Data shown:
--------------------
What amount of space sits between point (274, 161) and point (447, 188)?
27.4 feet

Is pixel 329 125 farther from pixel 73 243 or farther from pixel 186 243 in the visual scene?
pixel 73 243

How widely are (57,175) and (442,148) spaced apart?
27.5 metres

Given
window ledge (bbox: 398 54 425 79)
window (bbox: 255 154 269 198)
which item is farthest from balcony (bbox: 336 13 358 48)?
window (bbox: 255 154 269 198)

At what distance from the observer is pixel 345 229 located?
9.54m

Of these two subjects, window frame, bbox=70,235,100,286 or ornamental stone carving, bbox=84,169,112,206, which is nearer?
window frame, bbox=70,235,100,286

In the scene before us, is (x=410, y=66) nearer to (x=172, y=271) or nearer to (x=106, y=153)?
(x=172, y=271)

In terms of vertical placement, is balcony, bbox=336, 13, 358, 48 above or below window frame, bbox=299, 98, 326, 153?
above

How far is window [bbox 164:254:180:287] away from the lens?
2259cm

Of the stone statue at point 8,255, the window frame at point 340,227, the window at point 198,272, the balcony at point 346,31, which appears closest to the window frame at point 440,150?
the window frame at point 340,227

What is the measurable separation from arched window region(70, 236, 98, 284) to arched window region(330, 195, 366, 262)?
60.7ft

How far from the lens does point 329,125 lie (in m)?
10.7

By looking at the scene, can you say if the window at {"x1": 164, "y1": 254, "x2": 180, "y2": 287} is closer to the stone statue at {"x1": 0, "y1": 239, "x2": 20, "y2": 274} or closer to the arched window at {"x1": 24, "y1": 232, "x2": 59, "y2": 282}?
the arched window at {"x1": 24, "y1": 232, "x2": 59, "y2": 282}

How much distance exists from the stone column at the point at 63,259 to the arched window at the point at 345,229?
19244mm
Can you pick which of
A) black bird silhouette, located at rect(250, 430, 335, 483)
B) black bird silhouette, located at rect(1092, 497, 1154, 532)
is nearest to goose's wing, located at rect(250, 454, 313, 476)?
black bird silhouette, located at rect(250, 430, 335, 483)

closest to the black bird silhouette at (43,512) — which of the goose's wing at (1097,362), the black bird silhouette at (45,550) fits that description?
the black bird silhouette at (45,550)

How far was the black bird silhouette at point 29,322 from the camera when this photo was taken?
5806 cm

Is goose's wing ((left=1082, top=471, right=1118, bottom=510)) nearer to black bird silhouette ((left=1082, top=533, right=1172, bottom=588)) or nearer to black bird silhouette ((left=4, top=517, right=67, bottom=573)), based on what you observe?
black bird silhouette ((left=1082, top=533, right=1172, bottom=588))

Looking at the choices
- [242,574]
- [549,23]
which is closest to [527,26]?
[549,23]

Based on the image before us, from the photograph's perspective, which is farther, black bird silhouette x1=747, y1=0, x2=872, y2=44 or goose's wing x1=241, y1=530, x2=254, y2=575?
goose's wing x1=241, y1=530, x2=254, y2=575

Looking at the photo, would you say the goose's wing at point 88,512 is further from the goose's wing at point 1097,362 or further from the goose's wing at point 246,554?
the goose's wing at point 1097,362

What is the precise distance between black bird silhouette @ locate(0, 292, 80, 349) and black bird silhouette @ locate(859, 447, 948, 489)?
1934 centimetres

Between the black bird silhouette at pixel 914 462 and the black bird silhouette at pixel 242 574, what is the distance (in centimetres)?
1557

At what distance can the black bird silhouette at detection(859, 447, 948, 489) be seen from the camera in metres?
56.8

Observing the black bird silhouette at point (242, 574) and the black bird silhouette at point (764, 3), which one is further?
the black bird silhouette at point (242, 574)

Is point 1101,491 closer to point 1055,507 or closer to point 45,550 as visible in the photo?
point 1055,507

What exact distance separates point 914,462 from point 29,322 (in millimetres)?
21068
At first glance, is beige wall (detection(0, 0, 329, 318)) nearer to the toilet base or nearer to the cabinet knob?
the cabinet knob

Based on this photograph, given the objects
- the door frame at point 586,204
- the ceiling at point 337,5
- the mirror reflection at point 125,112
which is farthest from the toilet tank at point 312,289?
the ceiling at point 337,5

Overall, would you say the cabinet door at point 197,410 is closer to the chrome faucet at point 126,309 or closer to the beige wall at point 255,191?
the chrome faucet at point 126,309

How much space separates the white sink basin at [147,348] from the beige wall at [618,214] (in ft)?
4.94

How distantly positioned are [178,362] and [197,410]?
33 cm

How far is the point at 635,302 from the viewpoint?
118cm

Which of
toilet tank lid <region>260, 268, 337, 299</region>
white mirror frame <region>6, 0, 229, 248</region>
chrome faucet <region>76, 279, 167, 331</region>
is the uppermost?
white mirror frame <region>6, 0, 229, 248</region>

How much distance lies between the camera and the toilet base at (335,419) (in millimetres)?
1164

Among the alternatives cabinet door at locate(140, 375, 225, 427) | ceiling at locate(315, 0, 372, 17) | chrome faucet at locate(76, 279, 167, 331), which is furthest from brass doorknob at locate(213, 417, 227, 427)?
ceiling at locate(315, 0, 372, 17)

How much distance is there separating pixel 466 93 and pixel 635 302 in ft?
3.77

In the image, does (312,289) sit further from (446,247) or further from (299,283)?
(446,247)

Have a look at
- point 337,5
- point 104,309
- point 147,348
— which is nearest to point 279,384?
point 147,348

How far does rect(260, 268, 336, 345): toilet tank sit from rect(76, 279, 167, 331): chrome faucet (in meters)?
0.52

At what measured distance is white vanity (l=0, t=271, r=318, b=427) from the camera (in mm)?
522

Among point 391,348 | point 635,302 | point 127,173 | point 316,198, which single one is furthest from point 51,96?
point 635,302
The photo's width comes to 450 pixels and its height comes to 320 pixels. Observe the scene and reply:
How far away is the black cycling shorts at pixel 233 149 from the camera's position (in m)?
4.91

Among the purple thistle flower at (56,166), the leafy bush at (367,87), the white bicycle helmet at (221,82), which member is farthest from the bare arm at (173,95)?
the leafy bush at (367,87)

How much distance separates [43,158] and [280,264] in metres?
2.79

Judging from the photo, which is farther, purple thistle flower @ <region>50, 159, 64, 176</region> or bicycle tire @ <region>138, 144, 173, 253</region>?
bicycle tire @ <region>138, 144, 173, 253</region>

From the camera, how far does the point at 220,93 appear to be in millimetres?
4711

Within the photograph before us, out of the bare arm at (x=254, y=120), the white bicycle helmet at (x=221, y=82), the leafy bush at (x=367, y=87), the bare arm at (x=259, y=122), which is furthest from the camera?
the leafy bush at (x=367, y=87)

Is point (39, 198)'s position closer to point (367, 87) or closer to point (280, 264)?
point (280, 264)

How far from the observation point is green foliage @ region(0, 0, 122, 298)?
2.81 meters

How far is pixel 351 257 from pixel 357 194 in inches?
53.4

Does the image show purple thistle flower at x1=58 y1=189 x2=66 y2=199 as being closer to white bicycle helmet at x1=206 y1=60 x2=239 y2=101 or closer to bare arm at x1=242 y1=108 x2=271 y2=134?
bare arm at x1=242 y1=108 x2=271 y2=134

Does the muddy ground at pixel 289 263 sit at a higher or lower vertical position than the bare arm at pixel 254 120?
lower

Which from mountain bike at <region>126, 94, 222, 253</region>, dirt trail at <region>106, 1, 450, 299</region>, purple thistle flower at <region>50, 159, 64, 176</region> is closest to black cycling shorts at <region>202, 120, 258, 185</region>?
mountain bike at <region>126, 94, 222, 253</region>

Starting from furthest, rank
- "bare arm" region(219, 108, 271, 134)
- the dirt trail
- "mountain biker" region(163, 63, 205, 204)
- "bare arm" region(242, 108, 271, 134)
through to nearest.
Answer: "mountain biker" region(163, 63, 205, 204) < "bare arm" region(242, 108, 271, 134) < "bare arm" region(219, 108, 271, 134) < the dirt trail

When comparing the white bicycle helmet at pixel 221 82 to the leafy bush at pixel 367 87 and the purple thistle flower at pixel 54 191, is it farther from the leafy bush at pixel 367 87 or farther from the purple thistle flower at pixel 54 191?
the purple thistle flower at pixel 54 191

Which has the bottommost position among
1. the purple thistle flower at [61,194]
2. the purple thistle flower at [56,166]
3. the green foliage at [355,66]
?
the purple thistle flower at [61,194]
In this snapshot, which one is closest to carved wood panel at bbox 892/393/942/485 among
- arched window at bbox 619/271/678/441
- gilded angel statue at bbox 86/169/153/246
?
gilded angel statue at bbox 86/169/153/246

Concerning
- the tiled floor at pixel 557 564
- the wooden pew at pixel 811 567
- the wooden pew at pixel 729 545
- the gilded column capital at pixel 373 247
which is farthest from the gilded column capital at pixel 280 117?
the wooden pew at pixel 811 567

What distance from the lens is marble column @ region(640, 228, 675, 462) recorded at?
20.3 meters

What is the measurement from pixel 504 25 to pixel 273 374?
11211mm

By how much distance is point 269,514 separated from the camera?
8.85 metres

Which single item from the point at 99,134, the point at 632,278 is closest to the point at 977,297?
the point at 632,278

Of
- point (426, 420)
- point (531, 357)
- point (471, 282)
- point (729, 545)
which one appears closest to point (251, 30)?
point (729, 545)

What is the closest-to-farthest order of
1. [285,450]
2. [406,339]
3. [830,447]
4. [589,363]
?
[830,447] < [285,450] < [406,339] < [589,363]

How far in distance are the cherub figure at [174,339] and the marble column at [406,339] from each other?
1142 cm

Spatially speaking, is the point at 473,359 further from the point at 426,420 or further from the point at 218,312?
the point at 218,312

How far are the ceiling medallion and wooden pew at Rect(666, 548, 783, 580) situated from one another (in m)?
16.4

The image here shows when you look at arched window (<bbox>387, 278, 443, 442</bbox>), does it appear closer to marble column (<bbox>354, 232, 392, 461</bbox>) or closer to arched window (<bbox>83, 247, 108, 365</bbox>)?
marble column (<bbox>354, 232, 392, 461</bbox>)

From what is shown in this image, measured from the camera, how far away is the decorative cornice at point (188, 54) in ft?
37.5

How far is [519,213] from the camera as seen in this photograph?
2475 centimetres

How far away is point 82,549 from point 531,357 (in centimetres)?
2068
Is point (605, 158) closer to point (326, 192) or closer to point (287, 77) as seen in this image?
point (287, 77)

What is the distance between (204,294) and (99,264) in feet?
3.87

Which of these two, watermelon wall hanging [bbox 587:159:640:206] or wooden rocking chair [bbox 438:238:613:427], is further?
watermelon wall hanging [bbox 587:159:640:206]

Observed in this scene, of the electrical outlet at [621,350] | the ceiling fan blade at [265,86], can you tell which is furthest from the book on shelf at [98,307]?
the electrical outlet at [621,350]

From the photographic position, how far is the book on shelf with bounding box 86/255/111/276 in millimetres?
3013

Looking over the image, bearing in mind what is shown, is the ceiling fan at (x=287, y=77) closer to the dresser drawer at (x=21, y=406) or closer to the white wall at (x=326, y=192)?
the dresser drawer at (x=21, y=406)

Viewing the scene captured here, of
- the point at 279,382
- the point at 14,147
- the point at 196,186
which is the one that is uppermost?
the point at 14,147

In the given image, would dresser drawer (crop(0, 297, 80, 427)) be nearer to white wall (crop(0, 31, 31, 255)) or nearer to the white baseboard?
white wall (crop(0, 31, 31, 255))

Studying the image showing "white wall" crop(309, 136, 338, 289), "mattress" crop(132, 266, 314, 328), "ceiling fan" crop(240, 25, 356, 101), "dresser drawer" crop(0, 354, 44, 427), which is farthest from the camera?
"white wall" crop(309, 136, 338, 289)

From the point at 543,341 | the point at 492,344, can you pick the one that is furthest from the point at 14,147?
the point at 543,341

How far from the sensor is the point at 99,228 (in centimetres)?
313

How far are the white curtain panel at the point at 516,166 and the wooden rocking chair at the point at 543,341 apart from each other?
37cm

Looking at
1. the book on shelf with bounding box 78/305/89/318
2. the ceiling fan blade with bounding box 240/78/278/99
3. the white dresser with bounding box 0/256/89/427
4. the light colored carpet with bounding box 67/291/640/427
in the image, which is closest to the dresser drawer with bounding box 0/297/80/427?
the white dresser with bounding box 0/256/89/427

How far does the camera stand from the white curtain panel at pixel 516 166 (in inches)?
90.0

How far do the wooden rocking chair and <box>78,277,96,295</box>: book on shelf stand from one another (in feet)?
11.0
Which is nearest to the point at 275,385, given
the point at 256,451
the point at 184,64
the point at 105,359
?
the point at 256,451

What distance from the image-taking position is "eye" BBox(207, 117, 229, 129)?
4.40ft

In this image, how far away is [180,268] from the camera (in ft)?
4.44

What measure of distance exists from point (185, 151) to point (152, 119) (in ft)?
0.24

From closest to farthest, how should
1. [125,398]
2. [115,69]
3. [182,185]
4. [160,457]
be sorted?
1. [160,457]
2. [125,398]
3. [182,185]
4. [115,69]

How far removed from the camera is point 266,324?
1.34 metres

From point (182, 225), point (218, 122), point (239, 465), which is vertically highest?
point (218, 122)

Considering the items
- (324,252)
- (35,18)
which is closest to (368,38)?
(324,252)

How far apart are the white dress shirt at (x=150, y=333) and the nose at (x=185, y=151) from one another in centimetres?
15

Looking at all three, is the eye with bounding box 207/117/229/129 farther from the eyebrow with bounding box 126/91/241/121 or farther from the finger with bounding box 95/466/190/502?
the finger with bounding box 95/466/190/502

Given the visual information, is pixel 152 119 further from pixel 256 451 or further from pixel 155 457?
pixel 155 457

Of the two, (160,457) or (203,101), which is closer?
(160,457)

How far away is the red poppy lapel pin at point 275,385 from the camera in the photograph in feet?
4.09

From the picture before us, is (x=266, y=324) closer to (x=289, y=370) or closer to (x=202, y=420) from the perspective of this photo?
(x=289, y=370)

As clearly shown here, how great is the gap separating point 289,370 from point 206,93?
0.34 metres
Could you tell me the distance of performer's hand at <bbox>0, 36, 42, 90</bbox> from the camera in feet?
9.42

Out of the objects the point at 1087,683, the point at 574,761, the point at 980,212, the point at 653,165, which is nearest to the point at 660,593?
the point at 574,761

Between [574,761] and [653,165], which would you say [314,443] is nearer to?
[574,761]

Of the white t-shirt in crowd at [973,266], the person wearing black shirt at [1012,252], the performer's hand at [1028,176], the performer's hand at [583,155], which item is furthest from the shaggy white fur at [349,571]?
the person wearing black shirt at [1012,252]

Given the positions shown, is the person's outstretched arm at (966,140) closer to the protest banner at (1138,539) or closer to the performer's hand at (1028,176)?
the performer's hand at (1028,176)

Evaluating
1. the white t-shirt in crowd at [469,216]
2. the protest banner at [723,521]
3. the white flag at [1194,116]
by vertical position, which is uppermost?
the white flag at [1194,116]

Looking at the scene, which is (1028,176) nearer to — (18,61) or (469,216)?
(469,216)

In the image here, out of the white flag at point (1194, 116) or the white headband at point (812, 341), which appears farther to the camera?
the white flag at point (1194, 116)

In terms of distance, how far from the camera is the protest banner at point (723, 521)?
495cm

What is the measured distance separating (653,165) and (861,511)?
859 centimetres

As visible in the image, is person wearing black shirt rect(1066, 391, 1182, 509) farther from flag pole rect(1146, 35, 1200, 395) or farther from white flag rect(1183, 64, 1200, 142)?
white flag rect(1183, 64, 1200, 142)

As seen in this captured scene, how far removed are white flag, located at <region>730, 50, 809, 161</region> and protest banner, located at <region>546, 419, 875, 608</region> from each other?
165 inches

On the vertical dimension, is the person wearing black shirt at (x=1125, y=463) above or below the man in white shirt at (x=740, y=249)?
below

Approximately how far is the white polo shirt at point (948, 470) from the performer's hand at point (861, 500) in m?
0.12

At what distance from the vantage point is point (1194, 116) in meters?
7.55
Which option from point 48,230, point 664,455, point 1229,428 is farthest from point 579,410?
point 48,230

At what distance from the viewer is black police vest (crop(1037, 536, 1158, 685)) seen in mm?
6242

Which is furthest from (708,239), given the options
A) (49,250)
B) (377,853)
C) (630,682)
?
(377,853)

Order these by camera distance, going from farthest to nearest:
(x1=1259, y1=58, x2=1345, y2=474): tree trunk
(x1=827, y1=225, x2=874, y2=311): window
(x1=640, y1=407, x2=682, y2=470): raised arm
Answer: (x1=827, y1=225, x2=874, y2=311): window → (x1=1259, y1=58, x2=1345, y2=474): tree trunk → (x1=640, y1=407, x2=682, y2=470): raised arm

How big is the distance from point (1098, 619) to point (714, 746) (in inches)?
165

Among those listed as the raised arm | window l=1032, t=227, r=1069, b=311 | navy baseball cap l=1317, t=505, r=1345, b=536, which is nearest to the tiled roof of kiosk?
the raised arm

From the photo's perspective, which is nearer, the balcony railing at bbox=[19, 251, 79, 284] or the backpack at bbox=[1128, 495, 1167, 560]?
--------------------
What to produce:
Copy out the listing word for word, everything from the line containing "In the image here, out" down to the line containing "859 centimetres", with both of those lines included.

Result of the task:
In the image here, out of the white flag at point (1194, 116) or the white headband at point (812, 341), which appears farther to the camera?
the white flag at point (1194, 116)

In terms of distance, how far from the camera is the protest banner at point (723, 521)?
495cm

What is the measured distance separating (653,165) and (861,511)?
859 centimetres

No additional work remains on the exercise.